- Text provided:

+++

EQS Group-News: Dynamics Group AG / Key word(s): Miscellaneous
Shareholder group around Sentis Capital responds to arguments of Meyer Burger Board of Directors regarding rejection of shareholder representative

30.09.2019 / 07:30

September 30, 2019


Shareholder group around Sentis Capital responds to arguments of Meyer Burger Board of Directors regarding rejection of shareholder representative

- Sentis Capital shareholder group welcomes new strategic direction of MBT
- The CEO's threat of resignation in no way endangers the implementation of the new strategy
- Mark Kerekes aims to quickly regain MBT's lost capital market confidence
- There is no conflict of interest between Board candidate Mark Kerekes and Meyer Burger
- There is no risk of sanctions for Meyer Burger

The shareholder group around Sentis Capital welcomes the new strategy to enable an "exclusive circle" of customers to develop high-margin products, from which Meyer Burger can benefit significantly by means of an appropriate profit share. This is a significant change of wording compared to "adequate" exclusivity to REC. The Board of Directors and the Management are aware from many discussions and correspondence that Sentis has supported such a strategic thrust from the very beginning. The reservation that there are irreconcilable differences of opinion regarding the strategy is therefore not true.

According to Swiss company law, the Board of Directors is responsible for determining the corporate strategy and not the CEO. As Chairman Lütolf assured in personal discussions, Meyer Burger's Board of Directors is leading the implementation of the new strategy. Meyer Burger also has many highly qualified and motivated employees and managers who are of greater importance to the successful implementation of this new strategy than the CEO. The CEO's threat of resignation therefore poses no threat whatsoever to the implementation of the new strategy.

+++

- Items:
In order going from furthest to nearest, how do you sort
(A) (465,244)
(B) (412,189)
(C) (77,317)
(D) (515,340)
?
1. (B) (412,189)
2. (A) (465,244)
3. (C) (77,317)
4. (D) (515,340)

+++

- Brief: Reproduce word for word the passage of the Meyer Burger press release between "According to Swiss" and "to the implementation of the new strategy.", inclusive. The records were taken from a separate source and are not connected to the press release about Meyer Burger.

- Result below:
According to Swiss company law, the Board of Directors is responsible for determining the corporate strategy and not the CEO. As Chairman Lütolf assured in personal discussions, Meyer Burger's Board of Directors is leading the implementation of the new strategy. Meyer Burger also has many highly qualified and motivated employees and managers who are of greater importance to the successful implementation of this new strategy than the CEO. The CEO's threat of resignation therefore poses no threat whatsoever to the implementation of the new strategy.